Senate Democrats added six co-sponsors to the War Powers Resolution (WPR) forced to a vote in the week of 14 April: Jeff Merkley of Oregon, Kirsten Gillibrand of New York, Chris Van Hollen of Maryland, Mark Kelly of Arizona, Raphael Warnock of Georgia and Andy Kim of New Jersey 1. The resolution directs the withdrawal of US forces from hostilities with Iran absent a specific congressional authorisation. Lisa Murkowski of Alaska and Susan Collins of Maine have publicly criticised Trump's "annihilation" rhetoric without committing to cross the floor on the vote.

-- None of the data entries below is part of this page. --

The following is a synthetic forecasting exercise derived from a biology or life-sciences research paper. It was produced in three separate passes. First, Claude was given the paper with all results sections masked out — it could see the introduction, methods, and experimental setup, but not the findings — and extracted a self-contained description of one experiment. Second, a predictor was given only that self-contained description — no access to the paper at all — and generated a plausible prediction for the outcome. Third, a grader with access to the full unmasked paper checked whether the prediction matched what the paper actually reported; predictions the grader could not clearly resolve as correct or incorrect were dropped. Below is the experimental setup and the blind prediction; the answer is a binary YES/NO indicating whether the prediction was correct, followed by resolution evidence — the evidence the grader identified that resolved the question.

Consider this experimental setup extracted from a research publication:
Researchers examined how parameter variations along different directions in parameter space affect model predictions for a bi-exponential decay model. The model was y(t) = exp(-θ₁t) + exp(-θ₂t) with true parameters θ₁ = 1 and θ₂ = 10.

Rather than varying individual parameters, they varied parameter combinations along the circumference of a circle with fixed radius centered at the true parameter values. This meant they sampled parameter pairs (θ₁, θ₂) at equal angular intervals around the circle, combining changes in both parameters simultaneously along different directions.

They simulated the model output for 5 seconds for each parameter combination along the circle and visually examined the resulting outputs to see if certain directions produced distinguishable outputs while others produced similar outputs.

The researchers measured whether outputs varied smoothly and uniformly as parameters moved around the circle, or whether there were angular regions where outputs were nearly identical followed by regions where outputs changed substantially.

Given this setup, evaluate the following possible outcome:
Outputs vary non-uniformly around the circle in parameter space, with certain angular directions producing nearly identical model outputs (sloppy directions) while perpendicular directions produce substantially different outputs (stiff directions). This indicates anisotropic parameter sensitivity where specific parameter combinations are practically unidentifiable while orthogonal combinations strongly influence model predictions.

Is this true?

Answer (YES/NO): YES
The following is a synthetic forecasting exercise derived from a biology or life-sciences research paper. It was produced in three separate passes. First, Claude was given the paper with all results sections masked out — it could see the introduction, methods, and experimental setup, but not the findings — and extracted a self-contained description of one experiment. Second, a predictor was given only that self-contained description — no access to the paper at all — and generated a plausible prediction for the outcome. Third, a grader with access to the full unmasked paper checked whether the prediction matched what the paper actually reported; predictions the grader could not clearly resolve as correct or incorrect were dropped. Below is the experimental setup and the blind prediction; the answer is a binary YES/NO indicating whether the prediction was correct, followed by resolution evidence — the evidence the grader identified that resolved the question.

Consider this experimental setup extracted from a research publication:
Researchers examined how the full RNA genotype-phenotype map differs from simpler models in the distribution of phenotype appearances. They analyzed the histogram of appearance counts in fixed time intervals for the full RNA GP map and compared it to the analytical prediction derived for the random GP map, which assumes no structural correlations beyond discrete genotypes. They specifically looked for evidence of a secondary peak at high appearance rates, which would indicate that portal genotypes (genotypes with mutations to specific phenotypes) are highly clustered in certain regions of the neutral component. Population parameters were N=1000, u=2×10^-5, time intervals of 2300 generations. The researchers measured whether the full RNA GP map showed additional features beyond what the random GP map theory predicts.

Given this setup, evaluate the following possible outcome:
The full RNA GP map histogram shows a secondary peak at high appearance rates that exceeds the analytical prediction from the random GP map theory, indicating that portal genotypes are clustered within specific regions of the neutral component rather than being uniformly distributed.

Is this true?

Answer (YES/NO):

The previous three Senate WPR votes on the Iran campaign failed 47-53, with only Rand Paul of Kentucky crossing party lines. Adding six co-sponsors does not alter the arithmetic; it signals the floor vote this week is being treated as a public record rather than a procedural formality. The WPR's 60-day authorisation window expires around 29 April, and the clock is running against an executive action (the blockade, that was never filed as a signed document. The procedural complication is that with no presidential report on the books, the sponsors have had to force a standalone floor vote to create a record at all.
The Murkowski-Collins position is the variable. Both have on-record criticisms of Trump's war rhetoric. Neither has committed to a specific vote. The expanded sponsor list and the public criticisms do not produce a majority, but they produce the first record of a Republican Senate sub-caucus willing to be counted as critics before the vote lands rather than after. The ceasefire window closes 22 April, the GL-U sanctions licence lapses on the Saturday before the floor vote tracks the broader Treasury silence), and the WPR clock expires at the end of that same week.
For The Administration, the procedural weight is that a WPR vote this week creates a formal congressional instrument on the Iran operation at precisely the moment no presidential instrument exists. Whether the vote wins or loses, it is the only signed text on the record when the 29 April clock expires.